PERMASALAHAN Parkir di Surabaya memasuki fase krusial, pemerintah kota mencoba untuk menertibkan tapi mendapatkan pro dan kontra dari masyarakat.
Awal mula kegaduhan terjadi ketika Walikota menyegel sejumlah toko modern karena terbukti melanggar perda yang ada.
Beberapa respon masyarakat bermunculan, mulai dari menyayangkan akan langkah yang diambil walikota sampai yang mendukung adanya penertiban parkir liar yang selama ini ada.
Karang Taruna sebagai mitra pemerintah berharap Walikota Surabaya lebih tegas terhadap oknum yang mengatasnamakan se kolompok masyarakat tertentu.
Landasannya tentu kemaslahatan seluruh warga Surabaya tanpa terkecuali. Parkir liar muncul karena adanya lahan yang tak terkelola secara sistematis sehingga memunculkan sejumlah pungutan yang tidak resmi.
Oleh karena itu perlunya penegakan perda No 3 tahun 2018 tentang Penyelenggaraan Perparkiran.
Penegakan Perda tentu dalam rangka memberikan kepastian hukum kepada semua stakeholder khususnya dalam hal ini adalah para pelaku usaha yang memiliki lahan parkir, termasuk di dalamnya toko modern.
Ada dua skema parkir yang diatur pemerintah, yaitu parkir di fasilitasi lokasi usaha seperti toko modern, serta parkir tepi jalan umum (TJU). Di dalam perda di atur kewajiban mengurus izin penyelenggaraan tempat parkir demi terwujudnya standarisasi parkir mulai dari jukir, pelayanan dan keamanan.
Namun, hanya sebagian kecil lokasi usaha yang memiliki izin tempat parkir. Inilah yang membuat pengelolaan parkir di lokasi usaha masih semrawut karena tidak menerapkan standardisasi pelayanan parkir.
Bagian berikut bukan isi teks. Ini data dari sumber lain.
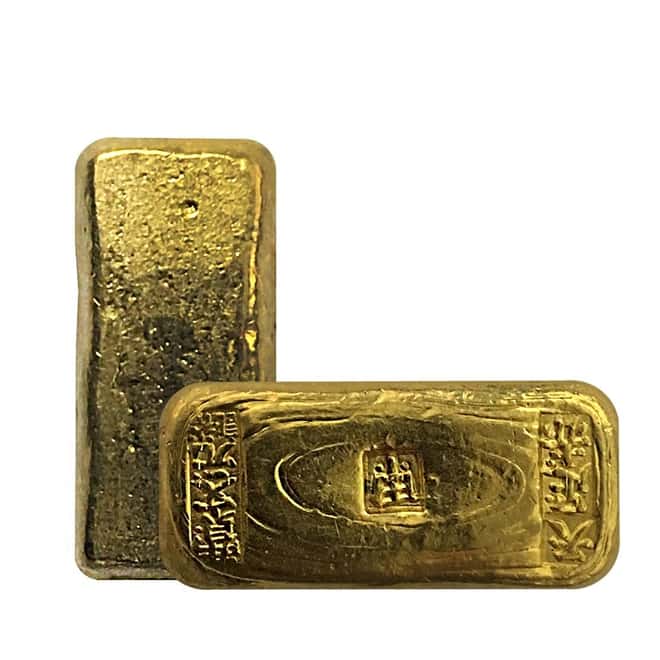 1.02 oz Chinese Vintage Gold Biscuit Bar .999 Fine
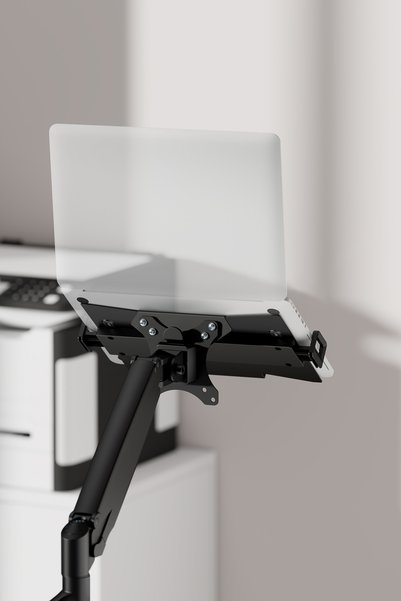 ErgoMekan Nbh-11 Laptop Stand (Vesa Compatible for All Monitor Stands) - (12-18 Inches)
Karena kesemrawutan itulah akhirnya banyak pungutan tidak resmi dan mengakibatkan sejumlah kebocoran retribusi parkir.
Retribusi parkir yang seyogyanya dapat menunjang Pendapatan Asli Daerah (PAD) untuk pendidikan, kesehatan dan fasilitas publik lain untuk masyarakat Surabaya harus berkurang karena adanya oknum tersebut.
Bayangkan saja, dari 865 toko modern hanya 30 yang memiliki izin parkir. Itupun di angka Rp.175.000 - Rp. 250.000 per toko per bulan, artinya jumlah kendaraan parkir yang terlapor di angka 50 per hari.
Dukungan pemerintah Kota Surabaya kepada pemilik usaha juga sudah ditunjukkan melalui perda 7 tahun 2023 yang menurunkan retribusi parkir dari semula 20% menjadi 10%.
Langkah pemkot Surabaya dalam menata izin tempat parkir menjadi solusi awal atas masalah menahun selama ini. Petugas parkir yang resmi diperlukan untuk menjaga keamanan serta kenyamanan konsumen pemilik usaha.
Petugas parkir bisa melibatkan warga sekitar toko ataupun pemuda karang taruna setempat untuk pemberdayaan masyarakat.
Pemilik usaha bisa membuat kesepakatan dengan petugas atas hak dan kewajiban supaya tidak memberatkan pemilik usaha.
Di dalam Perda diatur terkait parkir berbayar, pemilik usaha diperbolehkan untuk menarik parkir dengan petugas resmi. Bagaimana jika menggratiskan ? Perda juga telah mengakomodasi.
Artinya jika fasilitas parkir gratis adalah bagian dari pelayanan pemilik usaha, maka Pemerintah Kota juga bisa memberikan relaksasi kepada pemilik usaha di waktu-waktu tertentu.
Karang Taruna Kota Surabaya mengapresiasi keberanian Pemkot dalam menegakkan Perda penyelenggaraan perparkiran, tetapi mungkin treatment di lapangan sedikit kurang pas, sehingga memunculkan miss persepsi di masyarakat.
Oleh karena itu diperlukan komunikasi yang humanis agar tidak menimbulkan gejolak di masyarakat. Konsistensi pengawasan dan penegakan hukum secara berkala diperlukan untuk bisa mewujudkan kondisi ideal yang kita harapkan bersama.
Kota ini dibangun bukan untuk mengorbankan siapapun, melainkan untuk melindungi semuanya, pengusaha dilindungi, pekerja dilindungi dan konsumen juga dilindungi. Mari jaga kota ini bersama demi kenyamanan, keamanan dan keadilan bagi seluruh warga Surabaya.